Whether you’ve just moved into your home or have lived there for years, chances are at some point your door lock has begun to stick and become difficult to open. This happens as dust, dirt and grime build up over time on the mechanisms that control the movement of the Lock Repair. The good news is that most of the time, this is an easy fix with one or two inexpensive products and a few minutes of your time.

If your lock is sticky and the key won’t turn inside the cylinder, the first step is to clean out the entire mechanism. Use canned air or a compressed air tool to blow the lock and key hole clear of any dust or debris that might be trapped. After cleaning the lock, use a dry lubricant such as powdered graphite or a silicone-based lubricant to loosen up the stuck parts. Apply the lubricant directly into the keyhole and insert and twist the key a few times to work it in and loosen the stuck part.

You may also want to lubricate the moving components of your lock with penetrating oil, linseed oil or sewing machine oil to keep the locking mechanism in good working condition.

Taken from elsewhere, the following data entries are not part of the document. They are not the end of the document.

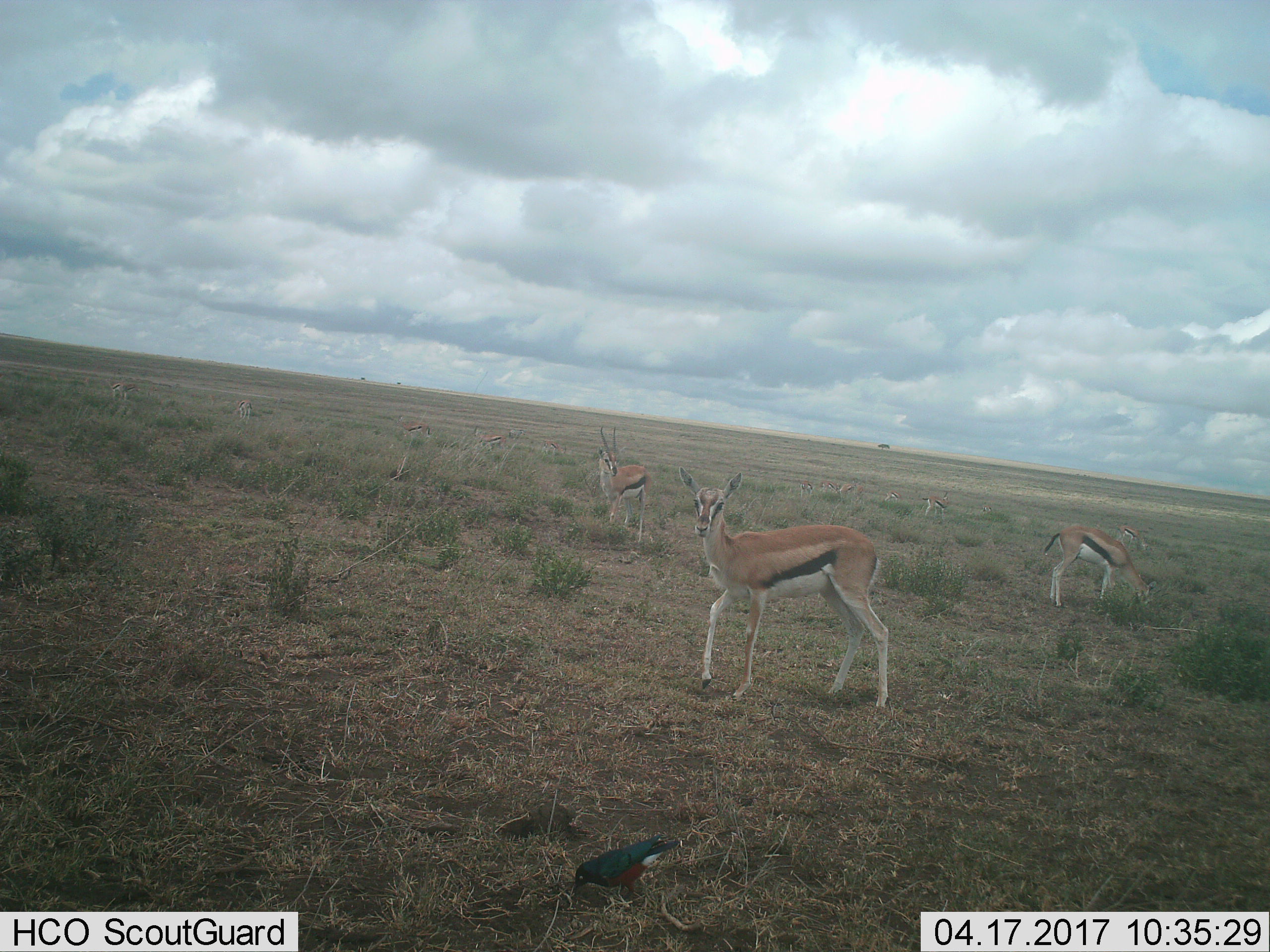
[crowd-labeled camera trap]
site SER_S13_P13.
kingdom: Animalia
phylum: Chordata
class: Mammalia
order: Artiodactyla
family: Bovidae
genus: Eudorcas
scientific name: Eudorcas thomsonii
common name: thomson's gazelle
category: gazellethomsons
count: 11-50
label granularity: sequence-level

If you’re not sure what kind of lubricant your door lock uses, consult the manual that came with your hardware for specific instructions. If you’re not comfortable using oil to lubricate your lock, you can also try applying the lubricant with a pencil or other similar object.

Another reason your door handle or lock won’t engage might be due to a broken piece inside the locking mechanism itself. This could be from a failed break-in attempt or from regular wear and tear. If the broken piece is large enough, it can be removed with a flathead screwdriver or needle-nose pliers, but you’ll need to be careful not to break it into smaller pieces. If you’re not comfortable removing the broken piece or if you can’t figure out how to remove it, your best option is to contact a locksmith.

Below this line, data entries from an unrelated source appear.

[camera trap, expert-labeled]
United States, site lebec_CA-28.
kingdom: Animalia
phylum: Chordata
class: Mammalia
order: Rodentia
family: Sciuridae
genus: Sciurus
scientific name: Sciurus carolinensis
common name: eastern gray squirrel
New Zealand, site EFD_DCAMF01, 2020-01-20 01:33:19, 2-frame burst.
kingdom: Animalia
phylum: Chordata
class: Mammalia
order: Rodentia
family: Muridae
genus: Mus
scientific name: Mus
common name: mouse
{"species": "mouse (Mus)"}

A final possibility is that the locking mechanism isn’t aligned with the strike plate on your door frame. This can occur over time as the house settles and shifts or the door frame expands and contracts with changes in temperature and weather. This is usually a simple matter of tightening the screws that hold the strike plate to the door frame with a wrench, but you might need a slender tool such as a shim or spacer to accomplish this.